A federal labor board voted Thursday to redefine the employee-employer relationship granting new bargaining powers to workers caught up in an economy increasingly reliant on subcontractors, franchisees and temporary staffing agencies.

The case concerned a recycling company called Browning-Ferris Industries in Milpitas, Calif., which used a temporary staffing agency called Leadpoint to provide workers. A Teamsters local tried to organize the employees, but did notjust want to negotiate with Leadpoint — it wanted Browning-Ferris to qualify as a “joint employer,” figuring that bargaining wouldn’t be effective unless it also included the larger company that determines the conditions of the working environment.

A regional director disagreed, and the Teamsters appealed. This time, the NLRB’s general counsel sided with the union, recommending in an amicus brief that the board ignore a standard in place since the 1980s and instead apply a broader definition of what it means to be an employer.

The Board’s Democratic majority agreed and struck down earlier cases that had articulated the previous standard, saying that the growth of the contingent workforce has rendered the definition out of step with the core purposes of the National Labor Relations Act.

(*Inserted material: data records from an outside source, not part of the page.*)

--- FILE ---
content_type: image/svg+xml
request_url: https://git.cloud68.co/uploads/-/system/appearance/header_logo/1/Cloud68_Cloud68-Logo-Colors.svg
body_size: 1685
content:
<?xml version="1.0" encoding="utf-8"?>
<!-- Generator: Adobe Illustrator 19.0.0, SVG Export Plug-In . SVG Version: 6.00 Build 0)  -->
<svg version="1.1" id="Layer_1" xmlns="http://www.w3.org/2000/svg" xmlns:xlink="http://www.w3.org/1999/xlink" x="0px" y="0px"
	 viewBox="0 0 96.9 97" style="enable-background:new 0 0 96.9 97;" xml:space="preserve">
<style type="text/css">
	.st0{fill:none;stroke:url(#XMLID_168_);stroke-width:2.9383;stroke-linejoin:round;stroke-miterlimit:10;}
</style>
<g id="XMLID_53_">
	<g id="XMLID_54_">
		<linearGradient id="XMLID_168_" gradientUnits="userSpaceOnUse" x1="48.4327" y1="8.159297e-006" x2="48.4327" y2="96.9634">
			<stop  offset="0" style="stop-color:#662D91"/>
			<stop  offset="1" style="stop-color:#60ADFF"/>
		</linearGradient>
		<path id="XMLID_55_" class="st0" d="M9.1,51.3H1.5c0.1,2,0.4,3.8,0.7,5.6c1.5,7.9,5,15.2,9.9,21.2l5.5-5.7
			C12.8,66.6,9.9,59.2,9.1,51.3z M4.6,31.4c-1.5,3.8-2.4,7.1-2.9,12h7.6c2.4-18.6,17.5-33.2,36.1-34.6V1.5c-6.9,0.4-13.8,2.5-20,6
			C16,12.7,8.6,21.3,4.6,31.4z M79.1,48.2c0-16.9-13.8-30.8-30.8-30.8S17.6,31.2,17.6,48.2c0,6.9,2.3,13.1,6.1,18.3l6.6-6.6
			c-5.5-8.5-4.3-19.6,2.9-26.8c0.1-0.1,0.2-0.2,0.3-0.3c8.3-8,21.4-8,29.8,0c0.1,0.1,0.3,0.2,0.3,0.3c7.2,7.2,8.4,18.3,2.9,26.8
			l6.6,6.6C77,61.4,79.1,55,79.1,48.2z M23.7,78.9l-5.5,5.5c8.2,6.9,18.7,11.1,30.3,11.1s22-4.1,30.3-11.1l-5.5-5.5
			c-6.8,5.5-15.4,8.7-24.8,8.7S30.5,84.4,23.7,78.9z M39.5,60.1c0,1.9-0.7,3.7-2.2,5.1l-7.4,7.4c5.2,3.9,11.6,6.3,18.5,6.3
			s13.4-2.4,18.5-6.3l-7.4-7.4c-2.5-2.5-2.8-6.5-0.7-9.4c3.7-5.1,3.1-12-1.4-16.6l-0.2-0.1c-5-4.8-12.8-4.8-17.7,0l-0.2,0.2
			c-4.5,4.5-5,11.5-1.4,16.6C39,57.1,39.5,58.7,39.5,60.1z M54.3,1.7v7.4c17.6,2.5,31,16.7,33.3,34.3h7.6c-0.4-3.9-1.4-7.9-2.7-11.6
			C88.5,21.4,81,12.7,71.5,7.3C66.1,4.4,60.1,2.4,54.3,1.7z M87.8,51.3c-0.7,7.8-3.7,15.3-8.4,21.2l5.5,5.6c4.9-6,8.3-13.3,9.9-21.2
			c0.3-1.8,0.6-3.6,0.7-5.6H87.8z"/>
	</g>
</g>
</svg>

In doing so, it returned to an even earlier standard, the abandonment of which fostered the growth of independent contractor relationships in industries like trucking and taxis.

The Board also reversed the regional director’s decision, saying that Browning-Ferris exercised sufficient control over hiring, firing, discipline, supervision, and work hours to qualify as a joint employer under the new standard. It ordered that ballots imponded after the Teamsters’ election in April 2014 be counted, which — if the union wins — would allow it to bargain directly with the recycling company as well as the staffing agency that hired them.

This may not be the end of the matter, however. Browning-Ferris Industries has the option to appeal to either the 9th Circuit or the D.C. Circuit Court. “We are currently evaluating all of our available options regarding this matter with the objective of not being unlawfully forced into collective bargaining negotiations with another employer’s employees,” said Darcie Brossart, a spokeswoman for Republic Services, the waste company that owns Browning-Ferris.